Ese año la cosecha había sido realmente mala, y eso que el huerto que tenían estaba muy bien cuidado, pero el tiempo estuvo como los políticos: insoportable. En fin, el caso es que no tenía dónde elegir, así que, con harto dolor de su corazón, tuvo que sacrificar a varias gallinas para asarlas y acompañar las tortas de pan de maíz que ya tenía preparadas.

Sin embargo, no acababa de aceptar tal sencillez para una comida tan importante, por lo que su cabeza comenzó a hilar texturas, colores y aromas que le llevasen a la sorpresa. Como buena conocedora de las costumbres y tradiciones de su tierra antes de ser evangelizada -ella se encargaba realmente de los archivos que luego mandarían al de Indias-, algo comenzó a barruntarse en las entretelas de su imaginación.

Así fue como, a falta de pan, comenzó a incluir ingredientes que nadie utilizaba para hacer una salsa especial…, y como punto fuerte le añadió chocolate molido junto al jugo que le quedó de asar las gallinas.
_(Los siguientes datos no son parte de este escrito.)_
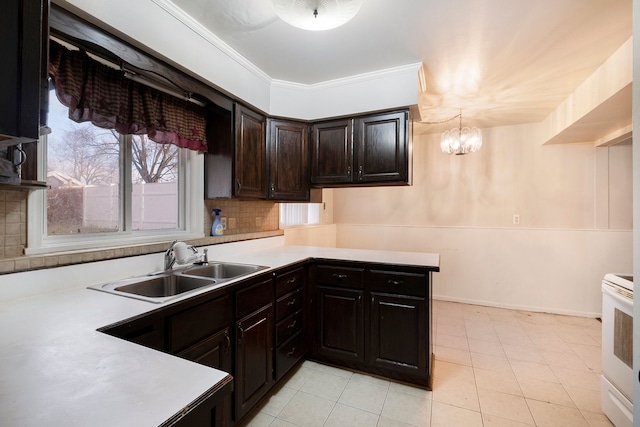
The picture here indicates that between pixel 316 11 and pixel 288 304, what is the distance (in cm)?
183

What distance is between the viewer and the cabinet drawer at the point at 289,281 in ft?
6.41

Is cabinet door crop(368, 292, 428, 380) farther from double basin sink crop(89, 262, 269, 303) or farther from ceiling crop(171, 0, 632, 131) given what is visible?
ceiling crop(171, 0, 632, 131)

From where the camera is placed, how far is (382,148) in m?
2.45

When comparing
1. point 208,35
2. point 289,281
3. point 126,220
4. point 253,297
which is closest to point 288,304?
point 289,281

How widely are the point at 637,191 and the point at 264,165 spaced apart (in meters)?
2.29

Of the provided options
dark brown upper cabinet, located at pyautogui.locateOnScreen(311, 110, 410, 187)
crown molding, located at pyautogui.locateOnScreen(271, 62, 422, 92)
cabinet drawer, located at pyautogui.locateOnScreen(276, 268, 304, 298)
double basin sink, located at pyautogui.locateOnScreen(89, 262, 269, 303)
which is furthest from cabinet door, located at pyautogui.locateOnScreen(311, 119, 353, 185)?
double basin sink, located at pyautogui.locateOnScreen(89, 262, 269, 303)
Además de otros cuantos restos que encontró en la despensa y en la fresquera, le puso varios tipos de los chiles que cultivaba la hermana sor Águeda -quien disfrutaba de lo lindo con el picante en la comida y normalmente acompañaba sus platos con distintos tipos de ellos-. En cuanto juntó todo y le dió unos hervores, un aroma sanador e hipnotizante comenzó a volar por las distintas salas del convento, y fue tan embriagador que hasta la madre superiora rompió el silencio para exclamar, con el deseo de comer en la punta de la nariz: “Hermana, ¡qué buen mole!”, a lo que las demás contestaron: “se dice muele”, entre risas y miradas sencillas e ilusionadas.

Ni que decir tiene que virrey y arzobispo quedaron atónitos, asombrados, entusiasmados y totalmente agradecidos, y hasta el arzobispo, que meses antes había renunciado a su cargo, prometió al virrey seguir en supuesto hasta que llegara su sucesor -aunque realmente pienso que fue para poder volver a comer más veces allí.

Yo, para terminar mi almuerzo degustativo, hice caso a don Rodrigo y me decidí por la tarta de tres leches, junto a varios chupitos para gustar la aguas tradicionales de México: jamaica, tamarindo, guayaba, mango y limón. Un auténtico chute de vitamina c. La que más me sorprendió fue el agua de jamaica, extraída del hibisco.

La guinda final fue el mezcal -el hermano menor del tequila, elaborado a partir de la destilación del corazón del maguey-, nuevamente bajo recomendación de Rodrigo, para maridar una pequeña tertulia con esta gran persona. Volveré, aún tengo que abrazar las botanas y los antojitos, los tacos y demás riquezas de esta joya de Boadilla.